**Directions:**
Copy out every one of the rows below word for word.

**Spatial relationship rows:**
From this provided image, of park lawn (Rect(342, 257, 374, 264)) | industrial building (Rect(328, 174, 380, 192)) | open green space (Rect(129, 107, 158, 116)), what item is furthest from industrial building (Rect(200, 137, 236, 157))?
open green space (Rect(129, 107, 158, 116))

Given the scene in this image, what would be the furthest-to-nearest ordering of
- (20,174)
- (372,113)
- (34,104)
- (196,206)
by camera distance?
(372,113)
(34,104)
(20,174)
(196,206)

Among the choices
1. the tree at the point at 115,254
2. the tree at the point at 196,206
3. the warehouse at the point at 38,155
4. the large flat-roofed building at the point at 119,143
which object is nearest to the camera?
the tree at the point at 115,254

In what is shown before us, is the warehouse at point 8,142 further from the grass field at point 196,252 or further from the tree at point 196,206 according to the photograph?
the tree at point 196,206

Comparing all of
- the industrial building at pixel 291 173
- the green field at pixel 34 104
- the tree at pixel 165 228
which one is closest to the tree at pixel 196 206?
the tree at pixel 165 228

**Exercise response:**
From this provided image, of park lawn (Rect(342, 257, 374, 264)) | industrial building (Rect(328, 174, 380, 192)) | open green space (Rect(129, 107, 158, 116)), what item is furthest from industrial building (Rect(200, 137, 236, 157))?
open green space (Rect(129, 107, 158, 116))

Given the scene in this image, what would be the furthest-to-nearest ordering of
- (20,174)
- (372,113)
- (34,104)
- (196,206)
by camera distance?
(372,113)
(34,104)
(20,174)
(196,206)

Among the choices
1. the tree at the point at 115,254
2. the tree at the point at 196,206
3. the warehouse at the point at 38,155
4. the large flat-roofed building at the point at 119,143
which object is nearest to the camera?
the tree at the point at 115,254

In what is shown before us, is the warehouse at point 8,142 further from the grass field at point 196,252 or further from the tree at point 196,206 according to the photograph?
the tree at point 196,206

Comparing all of
- the industrial building at pixel 291 173
- the green field at pixel 34 104
- the tree at pixel 165 228
which one is closest to the tree at pixel 196 206?
the tree at pixel 165 228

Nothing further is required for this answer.